Ipso facto, alemana y rusa, tuvieron una llamada a sus corazones en aquel infierno y saltaron en vanguardia, decididas a ponerse rostro, arrastrándonos tras ellas hacia un mismo punto; eran dos cometas a punto de colisionar. Margaret corría sin bayoneta, soplando su clarinete en una nueva melodía; la otra chica entonaba un solfeo celestial. 

“¡¡Se llama Svitlana!!”  —exclamó Margaret entusiasmada leyendo su chaqueta.

Esa fue la última frase que oí de su boca. Todos respetamos aquel dueto musical en las puertas del infierno y, con la boca sellada, comenzamos a matarnos sin piedad, callando los gritos de dolor. Ellas a pesar de las heridas, no se cansaban de proponer su amor; mientras las bayonetas se hundían en los pechos sin distinguir país o sexo. La muerte se relamía al son de clarinete y tenor; interpretando la partitura declarativa de amor, entre dos mujeres que se miraban a los ojos, dejando libre su alma. 

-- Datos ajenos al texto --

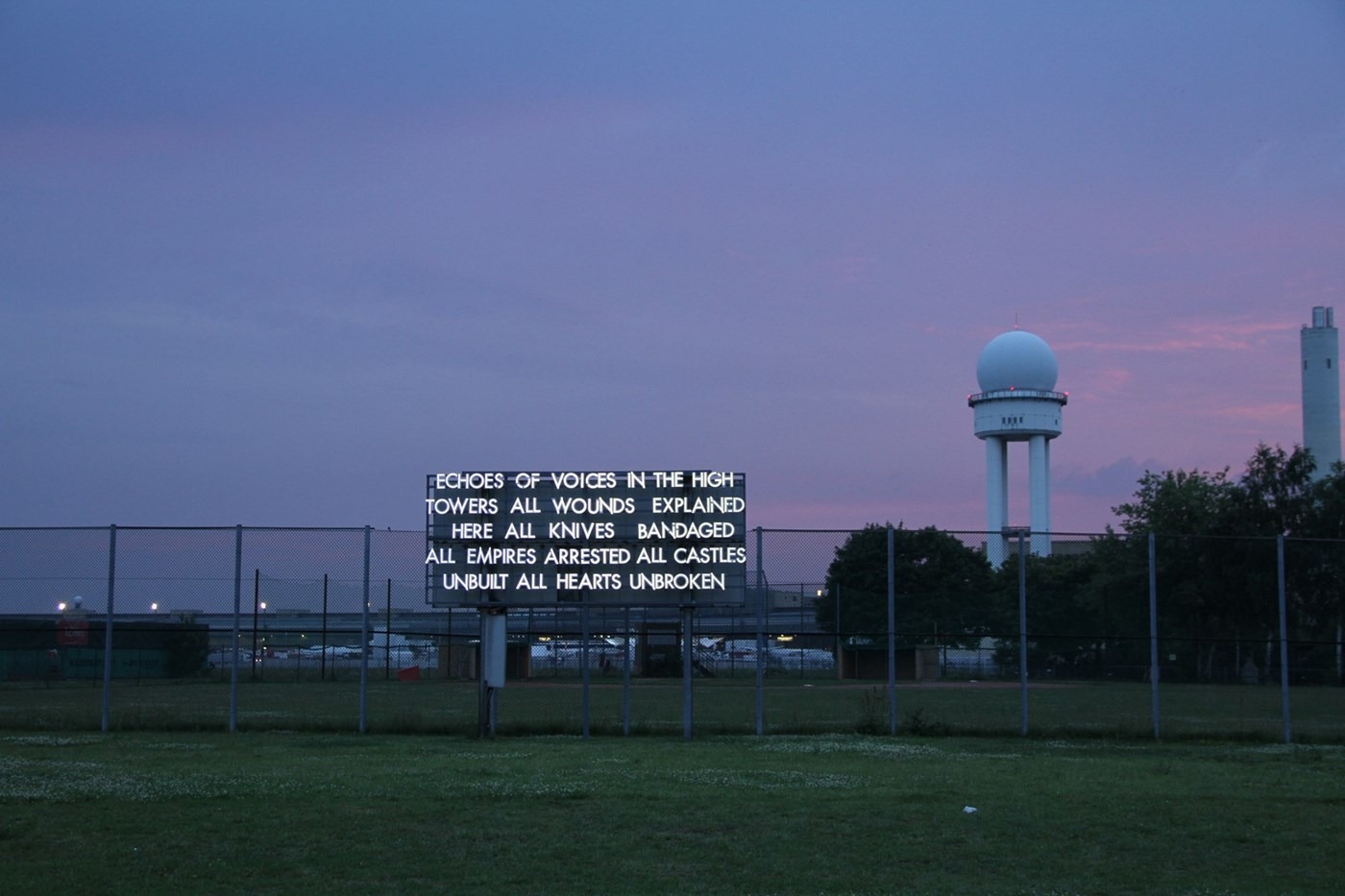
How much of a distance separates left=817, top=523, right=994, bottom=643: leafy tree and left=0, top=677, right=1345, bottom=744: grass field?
1812mm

Mudos, pero no sordos, íbamos pereciendo bajo una misma melodía. En cuestión de minutos, todos éramos un manto de cuerpos uniformados, y ellas, aun agonizando, aprovechaban hasta el último suspiro en su empeño. Exhalaron sonrientes, con las manos entrelazadas. 

Margaret al fin se pudo enamorar en su último día de vida. Ahora su historia, sería eterna para los supervivientes que lo presenciamos.

Han pasado ya cuarenta años desde que sucedió aquella barbarie mundial, y cada año vengo a este trigal a depositar flores; y de vez en cuando, os juro, que entre el trigo todavía suena el clarinete de mi hermana Margaret y el canto siempre bello, de aquella rusa de nombre, Svitlana.